EXERCÍCIO CURTO:
Imprima, sem nenhuma alteração, a parte do texto sobre a desmontagem do Estado do Bem-Estar Social que começa em "O problema, portanto, não" e segue até "vive nesse sistema[1].".

TEXTO DE LEITURA:

....

Salvador Lavorato Faro (*)
Entre os inúmeros crimes que Michel Temer e sua “equipe” vêm cometendo contra os interesses do país, aqueles que mais chamam a atenção são os que podem ser classificados como “geracionais”, isto é, aquelas iniciativas cujos efeitos se transferem no tempo, embora desde já desarticulem os projetos do presente e, justamente por isso, são perniciosos. O guarda-chuva conceitual dessa prática – uma espécie de rede ideológica de sustentação das ações políticas dos golpistas – é a desmontagem do Estado do Bem-Estar Social. De alguma forma e em algum momento plantou-se no imaginário de empresários, economistas e tecnocracia a ideia de que sem a redução do papel do Estado na vida nacional, o Brasil não vai conseguir retomar o impulso do crescimento econômico que caracterizou outras conjunturas de sua história.
O problema, portanto, não é só econômico, fiscal ou de gestão, mas diz respeito também a uma espécie de “revolução” cultural – já que a doutrina do Estado mínimo exige uma substituição dos conceitos e crenças em direitos sociais, interesses coletivos e bem-estar social pelos conceitos de individualismo, disposição de competição selvagemente seletiva no mercado de trabalho, sucesso a qualquer custo, valores esses que cobram ênfase não mais nos princípios clássicos do liberalismo humanista, mas um tipo de shumpeterismo que prega a destruição criadora tanto da lógica produtiva em que se fundamenta o capitalismo como também dos princípios que orientam o comportamento do próprio indivíduo que vive nesse sistema[1].

....

TRECHO DOS DADOS:
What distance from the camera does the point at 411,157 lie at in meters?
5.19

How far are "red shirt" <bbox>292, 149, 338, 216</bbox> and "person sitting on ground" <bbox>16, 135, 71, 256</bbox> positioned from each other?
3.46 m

....

RESPOSTA COMPLETA:
O problema, portanto, não é só econômico, fiscal ou de gestão, mas diz respeito também a uma espécie de “revolução” cultural – já que a doutrina do Estado mínimo exige uma substituição dos conceitos e crenças em direitos sociais, interesses coletivos e bem-estar social pelos conceitos de individualismo, disposição de competição selvagemente seletiva no mercado de trabalho, sucesso a qualquer custo, valores esses que cobram ênfase não mais nos princípios clássicos do liberalismo humanista, mas um tipo de shumpeterismo que prega a destruição criadora tanto da lógica produtiva em que se fundamenta o capitalismo como também dos princípios que orientam o comportamento do próprio indivíduo que vive nesse sistema[1].